治療を開始する前に結核とB型肝炎のスクリーニング検査を受ける必要がある。

アダリムマブ

注射部位の痛みやかゆみ(過敏反応)、頭痛、感染症、がん

副作用はインフリキシマブと同様であるが、アダリムマブは皮下組織に注射(皮下投与)されるため、インフュージョンリアクションを起こさない。

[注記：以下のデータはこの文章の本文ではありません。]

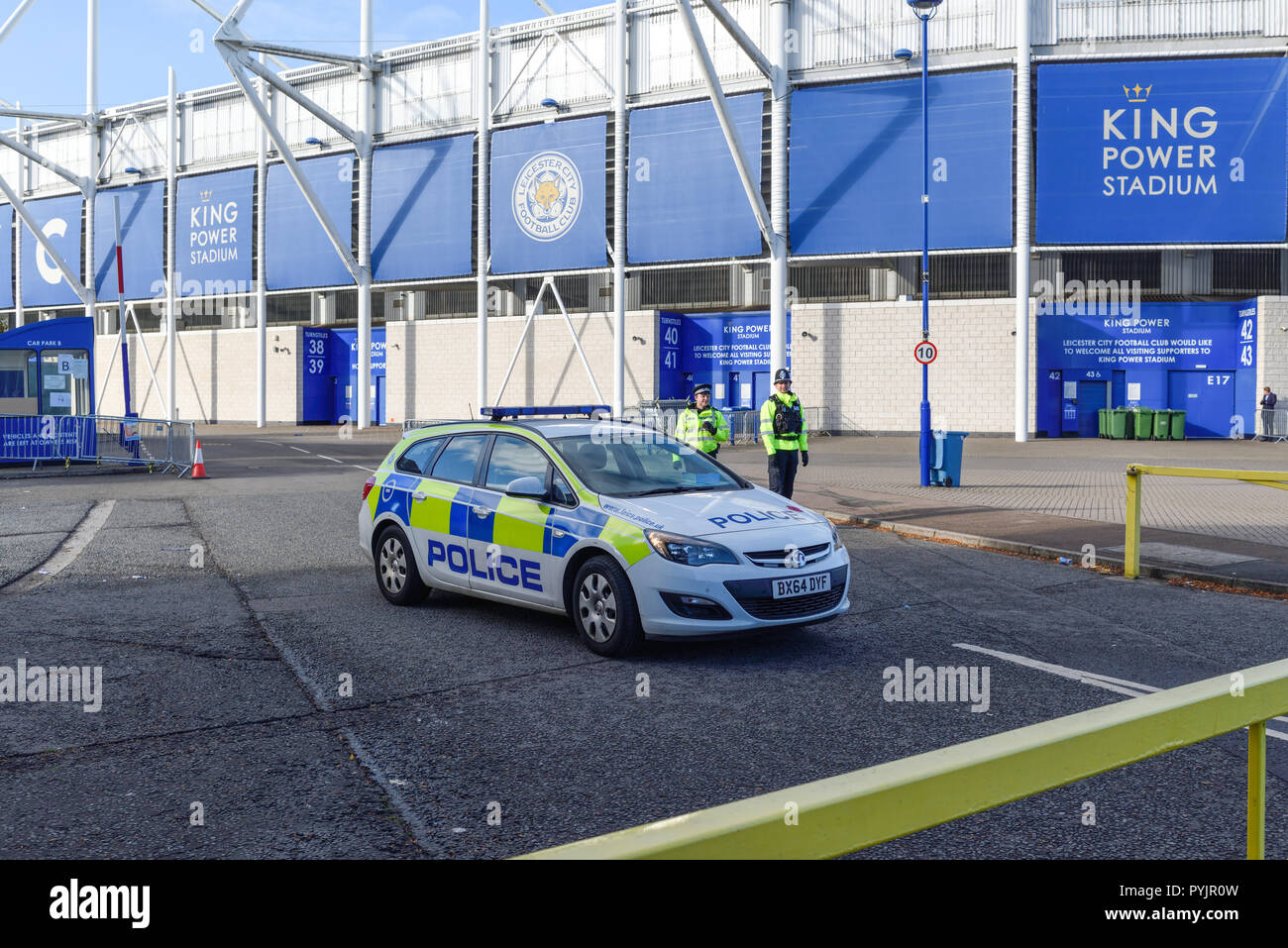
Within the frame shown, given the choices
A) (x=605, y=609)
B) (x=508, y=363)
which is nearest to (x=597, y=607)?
(x=605, y=609)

注射部位に生じるその他の過敏反応としては、発疹やじんま疹などがある。より重度の過敏反応が起きる可能性もある。

ゴリムマブ

皮下投与の場合に注射部位の痛みやかゆみ(過敏反応)、感染症、がん

副作用はインフリキシマブと同様である。

皮下投与の場合、インフュージョンリアクションは起きない。

注射部位に生じるその他の過敏反応としては、発疹やじんま疹などがある。より重度の過敏反応が起きる可能性もある。

オザニモド

上気道感染症、頭痛、肝臓の炎症

この薬剤は、モノアミン酸化酵素阻害薬(セレギリン、フェネルジン[phenelzine]、リネゾリドなど)を服用している人は使用すべきではありません。

トファシチニブ

下痢、コレステロール値の上昇、頭痛、帯状疱疹ウイルス感染症、かぜのような症状、発疹、上気道感染症、肺塞栓症

治療を開始する前に結核のスクリーニング検査を受ける必要がある。

ベドリズマブ

感染症、過敏反応、かぜ(感冒)

進行性多巣性白質脳症(PML)のリスクがごくまれにある。

ウステキヌマブ

注射部位反応(痛み、発赤、腫れ)、かぜのような症状、悪寒、頭痛、疲労感、下痢、腰痛、排尿時の痛み、発疹、かゆみ

がんのリスクが高くなる可能性がある。皮膚がんの一種である扁平上皮がんが発生することがある。

脳が腫れる病気(可逆性後頭葉白質脳症)が発生することがある。